LeavePGroupsOut#

class sklearn.model_selection.LeavePGroupsOut(n_groups)[source]#

Leave P Group(s) Out cross-validator.

Provides train/test indices to split data according to a third-party provided group. This group information can be used to encode arbitrary domain-specific groupings of the samples as integers.

For instance the groups could be the year of collection of the samples and thus allow for cross-validation against time-based splits.

The difference between LeavePGroupsOut and LeaveOneGroupOut is that the former builds the test sets with all the samples assigned to p different values of the groups while the latter uses samples all assigned the same groups.

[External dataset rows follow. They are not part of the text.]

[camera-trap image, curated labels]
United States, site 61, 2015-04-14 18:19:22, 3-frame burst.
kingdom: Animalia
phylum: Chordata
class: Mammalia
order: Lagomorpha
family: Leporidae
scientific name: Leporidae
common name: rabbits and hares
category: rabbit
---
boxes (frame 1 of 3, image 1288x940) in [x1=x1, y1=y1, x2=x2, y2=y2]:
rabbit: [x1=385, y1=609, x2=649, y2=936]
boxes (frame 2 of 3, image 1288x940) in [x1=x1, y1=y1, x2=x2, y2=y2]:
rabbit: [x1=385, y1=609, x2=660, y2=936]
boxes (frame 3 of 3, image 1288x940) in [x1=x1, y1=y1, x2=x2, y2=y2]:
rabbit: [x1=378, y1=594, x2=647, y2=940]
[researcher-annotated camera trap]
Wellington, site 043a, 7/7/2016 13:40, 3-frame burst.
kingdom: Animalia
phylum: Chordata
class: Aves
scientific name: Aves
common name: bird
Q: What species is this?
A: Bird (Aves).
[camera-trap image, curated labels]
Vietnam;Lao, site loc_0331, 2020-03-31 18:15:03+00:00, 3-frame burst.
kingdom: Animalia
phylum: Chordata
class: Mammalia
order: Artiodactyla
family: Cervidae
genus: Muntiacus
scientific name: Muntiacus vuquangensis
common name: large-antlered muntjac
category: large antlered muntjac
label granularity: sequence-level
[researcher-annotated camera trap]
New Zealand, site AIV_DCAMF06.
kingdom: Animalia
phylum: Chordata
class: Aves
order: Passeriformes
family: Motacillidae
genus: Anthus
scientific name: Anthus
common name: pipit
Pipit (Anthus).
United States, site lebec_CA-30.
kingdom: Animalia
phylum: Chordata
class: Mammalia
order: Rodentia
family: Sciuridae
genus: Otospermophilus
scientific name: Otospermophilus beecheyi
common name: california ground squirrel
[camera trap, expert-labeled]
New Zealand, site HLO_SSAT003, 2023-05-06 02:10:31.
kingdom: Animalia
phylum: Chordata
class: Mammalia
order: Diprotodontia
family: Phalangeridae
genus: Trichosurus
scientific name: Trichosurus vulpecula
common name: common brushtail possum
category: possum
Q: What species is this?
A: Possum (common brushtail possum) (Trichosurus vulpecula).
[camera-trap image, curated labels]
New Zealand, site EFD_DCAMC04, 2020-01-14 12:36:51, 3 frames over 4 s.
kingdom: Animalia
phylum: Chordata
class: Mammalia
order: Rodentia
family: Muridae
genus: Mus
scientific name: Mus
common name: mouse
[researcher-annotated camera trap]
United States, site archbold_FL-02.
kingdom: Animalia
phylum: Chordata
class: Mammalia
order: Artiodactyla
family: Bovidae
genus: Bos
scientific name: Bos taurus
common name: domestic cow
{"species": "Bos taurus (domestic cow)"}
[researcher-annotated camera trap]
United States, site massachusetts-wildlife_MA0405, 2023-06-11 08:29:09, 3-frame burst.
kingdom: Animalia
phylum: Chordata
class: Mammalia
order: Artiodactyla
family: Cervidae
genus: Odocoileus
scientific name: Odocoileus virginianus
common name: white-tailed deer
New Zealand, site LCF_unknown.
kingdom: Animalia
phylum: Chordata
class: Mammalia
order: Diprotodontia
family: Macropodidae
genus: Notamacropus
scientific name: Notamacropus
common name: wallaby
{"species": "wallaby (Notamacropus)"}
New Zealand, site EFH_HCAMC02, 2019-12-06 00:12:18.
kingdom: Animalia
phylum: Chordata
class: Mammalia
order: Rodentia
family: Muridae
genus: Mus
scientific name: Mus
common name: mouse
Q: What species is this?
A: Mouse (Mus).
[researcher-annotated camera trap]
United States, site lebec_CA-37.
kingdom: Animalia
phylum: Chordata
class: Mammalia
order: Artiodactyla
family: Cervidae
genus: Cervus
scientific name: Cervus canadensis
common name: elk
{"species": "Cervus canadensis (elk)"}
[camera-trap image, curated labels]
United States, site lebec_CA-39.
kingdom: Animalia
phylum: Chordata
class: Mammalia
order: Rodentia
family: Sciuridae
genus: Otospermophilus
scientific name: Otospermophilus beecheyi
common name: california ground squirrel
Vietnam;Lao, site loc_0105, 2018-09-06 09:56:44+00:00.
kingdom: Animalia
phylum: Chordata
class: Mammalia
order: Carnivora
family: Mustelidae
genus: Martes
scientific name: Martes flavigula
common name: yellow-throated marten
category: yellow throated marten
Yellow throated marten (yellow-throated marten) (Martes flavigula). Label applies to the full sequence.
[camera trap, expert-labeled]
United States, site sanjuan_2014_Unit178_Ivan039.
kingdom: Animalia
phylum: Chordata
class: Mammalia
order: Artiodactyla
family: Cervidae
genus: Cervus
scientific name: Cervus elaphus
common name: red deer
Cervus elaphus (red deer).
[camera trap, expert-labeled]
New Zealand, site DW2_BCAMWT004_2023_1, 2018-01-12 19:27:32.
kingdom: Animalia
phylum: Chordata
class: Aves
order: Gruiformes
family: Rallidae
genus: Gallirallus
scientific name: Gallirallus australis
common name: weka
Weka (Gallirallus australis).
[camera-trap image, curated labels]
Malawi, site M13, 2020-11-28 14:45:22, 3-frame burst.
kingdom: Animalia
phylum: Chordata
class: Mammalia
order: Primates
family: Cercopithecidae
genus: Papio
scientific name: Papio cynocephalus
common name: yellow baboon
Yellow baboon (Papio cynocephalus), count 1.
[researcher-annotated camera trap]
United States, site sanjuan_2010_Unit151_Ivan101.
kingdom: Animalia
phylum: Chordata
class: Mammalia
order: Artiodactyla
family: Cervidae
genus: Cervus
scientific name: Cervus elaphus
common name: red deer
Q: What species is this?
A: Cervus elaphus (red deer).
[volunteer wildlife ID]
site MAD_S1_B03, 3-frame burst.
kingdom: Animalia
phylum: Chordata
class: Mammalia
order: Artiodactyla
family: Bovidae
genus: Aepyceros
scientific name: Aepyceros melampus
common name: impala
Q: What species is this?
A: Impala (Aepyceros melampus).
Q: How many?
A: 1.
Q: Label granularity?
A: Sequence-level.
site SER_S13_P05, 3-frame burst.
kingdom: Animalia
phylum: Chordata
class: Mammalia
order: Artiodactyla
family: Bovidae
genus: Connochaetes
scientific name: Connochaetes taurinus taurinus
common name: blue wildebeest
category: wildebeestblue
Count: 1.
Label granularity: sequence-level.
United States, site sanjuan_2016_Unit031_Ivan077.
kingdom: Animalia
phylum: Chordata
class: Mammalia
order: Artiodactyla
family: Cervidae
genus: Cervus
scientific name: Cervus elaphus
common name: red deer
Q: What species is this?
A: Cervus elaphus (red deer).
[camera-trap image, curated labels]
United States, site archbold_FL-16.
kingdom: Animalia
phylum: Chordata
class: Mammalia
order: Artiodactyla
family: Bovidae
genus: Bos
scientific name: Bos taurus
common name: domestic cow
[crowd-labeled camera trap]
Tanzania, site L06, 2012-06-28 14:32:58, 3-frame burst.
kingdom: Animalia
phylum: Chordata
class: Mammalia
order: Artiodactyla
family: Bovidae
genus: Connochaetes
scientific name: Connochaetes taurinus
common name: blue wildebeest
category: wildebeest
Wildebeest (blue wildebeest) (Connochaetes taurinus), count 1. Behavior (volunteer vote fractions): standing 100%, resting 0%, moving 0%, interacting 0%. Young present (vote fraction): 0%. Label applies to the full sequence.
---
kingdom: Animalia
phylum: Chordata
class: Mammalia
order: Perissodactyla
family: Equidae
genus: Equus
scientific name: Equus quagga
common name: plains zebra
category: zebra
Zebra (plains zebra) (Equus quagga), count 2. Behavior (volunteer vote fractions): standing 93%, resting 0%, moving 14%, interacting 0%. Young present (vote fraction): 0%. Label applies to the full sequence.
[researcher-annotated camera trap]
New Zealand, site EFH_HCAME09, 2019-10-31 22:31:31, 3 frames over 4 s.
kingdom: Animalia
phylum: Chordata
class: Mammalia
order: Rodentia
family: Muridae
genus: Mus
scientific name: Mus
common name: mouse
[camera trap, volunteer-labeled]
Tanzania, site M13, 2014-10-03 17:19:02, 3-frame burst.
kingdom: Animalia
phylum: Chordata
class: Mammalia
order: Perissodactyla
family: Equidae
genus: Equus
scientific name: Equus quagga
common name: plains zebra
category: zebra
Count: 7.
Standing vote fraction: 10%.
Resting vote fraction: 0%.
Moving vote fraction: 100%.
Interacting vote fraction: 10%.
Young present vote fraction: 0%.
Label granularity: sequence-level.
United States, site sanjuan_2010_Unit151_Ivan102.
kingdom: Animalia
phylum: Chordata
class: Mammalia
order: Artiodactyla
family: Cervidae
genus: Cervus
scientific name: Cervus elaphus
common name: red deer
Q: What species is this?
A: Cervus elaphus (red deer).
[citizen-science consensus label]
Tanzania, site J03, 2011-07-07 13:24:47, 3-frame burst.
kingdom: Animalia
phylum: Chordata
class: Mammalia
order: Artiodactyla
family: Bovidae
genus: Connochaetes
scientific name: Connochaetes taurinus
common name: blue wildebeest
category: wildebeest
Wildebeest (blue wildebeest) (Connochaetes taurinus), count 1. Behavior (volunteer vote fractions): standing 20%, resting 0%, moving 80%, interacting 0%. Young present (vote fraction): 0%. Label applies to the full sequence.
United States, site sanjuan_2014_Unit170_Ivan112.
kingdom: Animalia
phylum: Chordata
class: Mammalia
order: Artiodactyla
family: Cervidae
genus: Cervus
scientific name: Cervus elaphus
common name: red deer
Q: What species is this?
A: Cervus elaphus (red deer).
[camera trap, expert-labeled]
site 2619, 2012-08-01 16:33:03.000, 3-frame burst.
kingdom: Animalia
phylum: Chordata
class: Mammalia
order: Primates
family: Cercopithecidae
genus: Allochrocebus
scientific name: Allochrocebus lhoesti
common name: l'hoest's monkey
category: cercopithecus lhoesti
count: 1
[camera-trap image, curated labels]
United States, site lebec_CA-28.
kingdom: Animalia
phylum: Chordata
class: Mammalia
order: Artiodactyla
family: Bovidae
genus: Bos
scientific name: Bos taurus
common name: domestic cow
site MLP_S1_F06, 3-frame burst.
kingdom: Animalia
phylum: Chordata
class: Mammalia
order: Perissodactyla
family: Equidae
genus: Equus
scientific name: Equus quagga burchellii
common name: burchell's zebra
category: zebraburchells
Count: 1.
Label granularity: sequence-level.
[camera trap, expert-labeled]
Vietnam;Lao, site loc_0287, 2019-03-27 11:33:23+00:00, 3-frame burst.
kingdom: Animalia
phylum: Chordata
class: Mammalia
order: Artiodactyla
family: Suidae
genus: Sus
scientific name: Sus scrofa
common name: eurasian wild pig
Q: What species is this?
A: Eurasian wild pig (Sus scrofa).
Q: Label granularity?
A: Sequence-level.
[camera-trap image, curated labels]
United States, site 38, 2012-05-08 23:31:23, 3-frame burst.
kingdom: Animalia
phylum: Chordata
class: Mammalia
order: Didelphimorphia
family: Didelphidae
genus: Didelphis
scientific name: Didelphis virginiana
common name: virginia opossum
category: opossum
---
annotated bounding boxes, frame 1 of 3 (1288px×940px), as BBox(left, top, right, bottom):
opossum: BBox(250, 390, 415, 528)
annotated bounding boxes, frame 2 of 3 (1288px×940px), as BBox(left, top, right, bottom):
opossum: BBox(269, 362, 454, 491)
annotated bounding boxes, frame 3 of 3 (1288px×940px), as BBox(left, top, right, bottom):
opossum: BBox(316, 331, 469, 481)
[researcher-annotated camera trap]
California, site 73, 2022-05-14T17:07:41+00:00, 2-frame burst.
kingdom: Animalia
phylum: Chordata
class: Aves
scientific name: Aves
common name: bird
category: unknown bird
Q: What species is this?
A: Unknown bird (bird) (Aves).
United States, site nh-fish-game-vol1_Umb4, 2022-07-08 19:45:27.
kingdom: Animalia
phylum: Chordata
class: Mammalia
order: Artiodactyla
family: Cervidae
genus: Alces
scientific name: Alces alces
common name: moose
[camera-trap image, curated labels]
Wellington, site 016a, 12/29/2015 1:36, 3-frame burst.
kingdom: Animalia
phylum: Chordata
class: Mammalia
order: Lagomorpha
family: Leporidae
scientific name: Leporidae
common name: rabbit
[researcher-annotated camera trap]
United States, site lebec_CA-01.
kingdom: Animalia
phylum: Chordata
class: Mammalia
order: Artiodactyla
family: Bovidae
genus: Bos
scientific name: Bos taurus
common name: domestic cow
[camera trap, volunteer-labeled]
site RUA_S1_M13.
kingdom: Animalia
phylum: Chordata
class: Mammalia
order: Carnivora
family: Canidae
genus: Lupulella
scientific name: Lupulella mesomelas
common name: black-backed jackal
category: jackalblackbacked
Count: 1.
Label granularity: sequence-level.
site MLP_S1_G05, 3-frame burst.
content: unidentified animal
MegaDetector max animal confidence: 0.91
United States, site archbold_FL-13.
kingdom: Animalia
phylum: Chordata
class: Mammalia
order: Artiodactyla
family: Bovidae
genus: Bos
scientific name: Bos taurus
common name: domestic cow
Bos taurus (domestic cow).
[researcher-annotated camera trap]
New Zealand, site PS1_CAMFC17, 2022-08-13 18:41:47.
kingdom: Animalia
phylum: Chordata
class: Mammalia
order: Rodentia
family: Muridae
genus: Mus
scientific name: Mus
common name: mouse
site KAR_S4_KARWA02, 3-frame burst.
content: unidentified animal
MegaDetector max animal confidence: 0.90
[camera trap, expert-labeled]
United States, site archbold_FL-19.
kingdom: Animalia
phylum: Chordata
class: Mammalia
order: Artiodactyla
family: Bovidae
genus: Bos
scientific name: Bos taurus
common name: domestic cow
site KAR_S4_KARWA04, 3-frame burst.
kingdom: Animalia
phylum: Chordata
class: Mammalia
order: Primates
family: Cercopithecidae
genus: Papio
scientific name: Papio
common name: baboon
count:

Read more in the User Guide.

Parameters:
n_groupsint

Number of groups (p) to leave out in the test split.

See also

GroupKFold

K-fold iterator variant with non-overlapping groups.

Examples

>>> import numpy as np
>>> from sklearn.model_selection import LeavePGroupsOut
>>> X = np.array([[1, 2], [3, 4], [5, 6]])
>>> y = np.array([1, 2, 1])
>>> groups = np.array([1, 2, 3])
>>> lpgo = LeavePGroupsOut(n_groups=2)
>>> lpgo.get_n_splits(groups=groups)
3
>>> print(lpgo)
LeavePGroupsOut(n_groups=2)
>>> for i, (train_index, test_index) in enumerate(lpgo.split(X, y, groups)):
...     print(f"Fold {i}:")
...     print(f"  Train: index={train_index}, group={groups[train_index]}")
...     print(f"  Test:  index={test_index}, group={groups[test_index]}")
Fold 0:
  Train: index=[2], group=[3]
  Test:  index=[0 1], group=[1 2]
Fold 1:
  Train: index=[1], group=[2]
  Test:  index=[0 2], group=[1 3]
Fold 2:
  Train: index=[0], group=[1]
  Test:  index=[1 2], group=[2 3]
get_metadata_routing()[source]#

Get metadata routing of this object.

Please check User Guide on how the routing mechanism works.

Returns:
routingMetadataRequest

A MetadataRequest encapsulating routing information.

get_n_splits(X=None, y=None, groups=None)[source]#

Returns the number of splitting iterations in the cross-validator.

Parameters:
Xarray-like of shape (n_samples, n_features), default=None

Always ignored, exists for API compatibility.

yarray-like of shape (n_samples,), default=None

Always ignored, exists for API compatibility.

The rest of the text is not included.